### PROVIDED RECORDS

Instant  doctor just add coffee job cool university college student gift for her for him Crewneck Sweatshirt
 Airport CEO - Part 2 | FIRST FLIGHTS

==

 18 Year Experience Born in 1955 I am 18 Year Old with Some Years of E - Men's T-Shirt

### WORK REQUIRED
Copy out only the lines above from the one with "him Crewneck Sweatshirt" to the one with "Airport CEO - Part 2 | FIRST FLIGHTS", inclusive, exactly as they stand.

### EXERCISE ANSWER
Instant  doctor just add coffee job cool university college student gift for her for him Crewneck Sweatshirt
 Airport CEO - Part 2 | FIRST FLIGHTS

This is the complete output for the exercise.